Exercise goal:
Rewrite all of the records below with every "green grass" swapped for "green turf", leaving everything else unchanged.

Excerpts of spatial question data:
================
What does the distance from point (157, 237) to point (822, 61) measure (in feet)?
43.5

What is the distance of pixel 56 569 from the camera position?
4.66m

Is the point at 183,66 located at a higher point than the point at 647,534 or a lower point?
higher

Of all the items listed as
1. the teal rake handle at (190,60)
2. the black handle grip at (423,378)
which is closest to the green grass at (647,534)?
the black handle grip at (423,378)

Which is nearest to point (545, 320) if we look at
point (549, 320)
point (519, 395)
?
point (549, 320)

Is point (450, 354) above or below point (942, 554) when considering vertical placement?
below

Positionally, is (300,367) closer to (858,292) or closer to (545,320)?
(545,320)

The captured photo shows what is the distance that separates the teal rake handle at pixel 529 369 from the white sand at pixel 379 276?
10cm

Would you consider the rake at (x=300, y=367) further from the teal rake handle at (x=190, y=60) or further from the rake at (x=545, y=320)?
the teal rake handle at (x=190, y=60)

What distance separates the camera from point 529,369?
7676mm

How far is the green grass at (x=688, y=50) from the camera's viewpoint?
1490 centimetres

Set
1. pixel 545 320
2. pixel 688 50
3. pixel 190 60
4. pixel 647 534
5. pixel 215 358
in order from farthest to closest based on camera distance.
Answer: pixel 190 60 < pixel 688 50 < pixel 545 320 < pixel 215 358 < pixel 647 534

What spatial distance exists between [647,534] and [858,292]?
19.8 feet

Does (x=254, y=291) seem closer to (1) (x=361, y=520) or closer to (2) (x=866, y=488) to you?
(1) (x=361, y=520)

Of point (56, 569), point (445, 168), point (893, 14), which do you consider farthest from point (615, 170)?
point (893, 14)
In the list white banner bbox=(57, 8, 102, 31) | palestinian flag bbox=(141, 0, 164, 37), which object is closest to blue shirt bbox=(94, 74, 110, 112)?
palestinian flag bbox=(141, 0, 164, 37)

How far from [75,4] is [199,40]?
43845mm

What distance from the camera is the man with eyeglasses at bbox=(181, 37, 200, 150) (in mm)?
================
Finished exercise:
What does the distance from point (157, 237) to point (822, 61) measure (in feet)?
43.5

What is the distance of pixel 56 569 from the camera position?
4.66m

Is the point at 183,66 located at a higher point than the point at 647,534 or a lower point?
higher

Of all the items listed as
1. the teal rake handle at (190,60)
2. the black handle grip at (423,378)
which is closest to the green turf at (647,534)?
the black handle grip at (423,378)

Which is nearest to point (545, 320) if we look at
point (549, 320)
point (519, 395)
?
point (549, 320)

Is point (450, 354) above or below point (942, 554) when considering vertical placement?
below

Positionally, is (300,367) closer to (858,292) or closer to (545,320)?
(545,320)

The captured photo shows what is the distance that separates the teal rake handle at pixel 529 369 from the white sand at pixel 379 276?
10cm

Would you consider the rake at (x=300, y=367) further from the teal rake handle at (x=190, y=60) or further from the rake at (x=545, y=320)?
the teal rake handle at (x=190, y=60)

What distance separates the camera from point 529,369?
7676mm

How far is the green turf at (x=688, y=50) from the camera's viewpoint?
1490 centimetres

Set
1. pixel 545 320
2. pixel 688 50
3. pixel 190 60
4. pixel 647 534
5. pixel 215 358
in order from farthest to closest based on camera distance.
Answer: pixel 190 60 < pixel 688 50 < pixel 545 320 < pixel 215 358 < pixel 647 534

What spatial distance exists between [647,534] and [858,292]?
19.8 feet

Does (x=254, y=291) seem closer to (1) (x=361, y=520) or closer to (2) (x=866, y=488) to you?
(1) (x=361, y=520)

Of point (56, 569), point (445, 168), point (893, 14), which do you consider farthest from point (615, 170)?
point (893, 14)
In the list white banner bbox=(57, 8, 102, 31) | palestinian flag bbox=(141, 0, 164, 37), which object is closest to blue shirt bbox=(94, 74, 110, 112)?
palestinian flag bbox=(141, 0, 164, 37)

How far from [75,4] is [199,40]?
43845mm

What distance from the camera is the man with eyeglasses at bbox=(181, 37, 200, 150) (in mm)?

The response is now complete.